Pandas df.corr - one variable across multiple cols error - World Happiness

I am trying to edit code in the above link (below is my attempt) to find pairwise correlations between
one variable ‘happiness score’ and these columns
‘ECONOMY GDP PER CAPITA’, ‘FAMILY’,
‘HEALTH LIFE EXPECTANCY’, ‘FREEDOM’, ‘TRUST GOVERNMENT CORRUPTION’,
‘GENEROSITY’
taken from the mission
World Happiness — Working With Missing And Duplicate Data
what I am trying to do has nothing to do with the mission though.

At the end I want to generate a heatmap, but first need to get the correlation table right.

I get errors when I run this code:
KeyError: ‘HAPPINESS SCORE’

During handling of the above exception, another exception occurred:

KeyError Traceback (most recent call last)
in
4 get_ipython().run_line_magic(‘matplotlib’, ‘inline’)
5
----> 6 df_corr = combined[combined.columns[5:11]].corr()[‘HAPPINESS SCORE’]

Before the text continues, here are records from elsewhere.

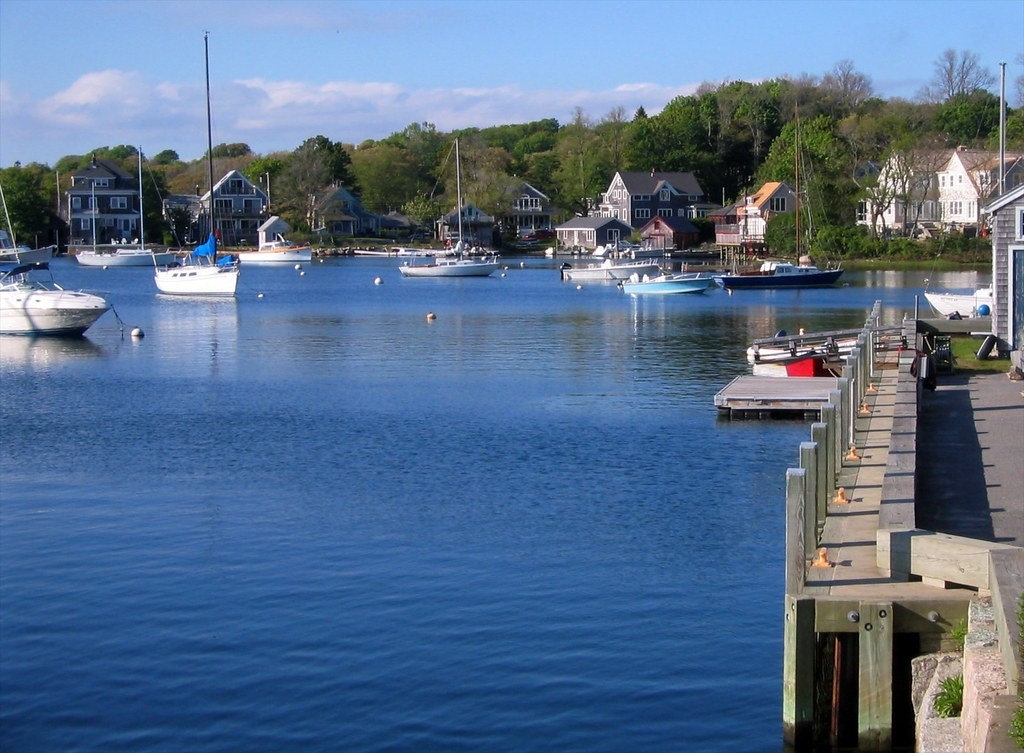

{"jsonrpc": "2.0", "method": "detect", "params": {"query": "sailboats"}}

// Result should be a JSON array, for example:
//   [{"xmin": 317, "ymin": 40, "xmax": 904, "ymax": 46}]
[
  {"xmin": 398, "ymin": 137, "xmax": 501, "ymax": 277},
  {"xmin": 153, "ymin": 31, "xmax": 240, "ymax": 296},
  {"xmin": 75, "ymin": 144, "xmax": 183, "ymax": 266},
  {"xmin": 924, "ymin": 62, "xmax": 1006, "ymax": 318},
  {"xmin": 711, "ymin": 99, "xmax": 846, "ymax": 290}
]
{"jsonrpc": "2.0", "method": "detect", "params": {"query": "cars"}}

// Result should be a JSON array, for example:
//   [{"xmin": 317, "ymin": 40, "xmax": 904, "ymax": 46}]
[{"xmin": 524, "ymin": 230, "xmax": 555, "ymax": 240}]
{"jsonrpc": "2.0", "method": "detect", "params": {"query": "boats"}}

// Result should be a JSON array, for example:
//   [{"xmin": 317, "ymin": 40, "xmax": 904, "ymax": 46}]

This is output of combined.columns
Index([‘COUNTRY’, ‘REGION’, ‘HAPPINESS RANK’, ‘HAPPINESS SCORE’,
‘STANDARD ERROR’, ‘ECONOMY GDP PER CAPITA’, ‘FAMILY’,
‘HEALTH LIFE EXPECTANCY’, ‘FREEDOM’, ‘TRUST GOVERNMENT CORRUPTION’,
‘GENEROSITY’, ‘DYSTOPIA RESIDUAL’, ‘YEAR’, ‘LOWER CONFIDENCE INTERVAL’,
‘UPPER CONFIDENCE INTERVAL’, ‘WHISKER HIGH’, ‘WHISKER LOW’],
dtype=‘object’)

import numpy as np
import matplotlib.pyplot as plt
%matplotlib inline

df_corr = combined[combined.columns[5:11]].corr()['HAPPINESS SCORE']

df_corr
#fig, ax = plt.subplots(figsize=(30,25))

#sns.heatmap(df_corr.to_frame(),annot=True, annot_kws={'size':12},cmap="GnBu")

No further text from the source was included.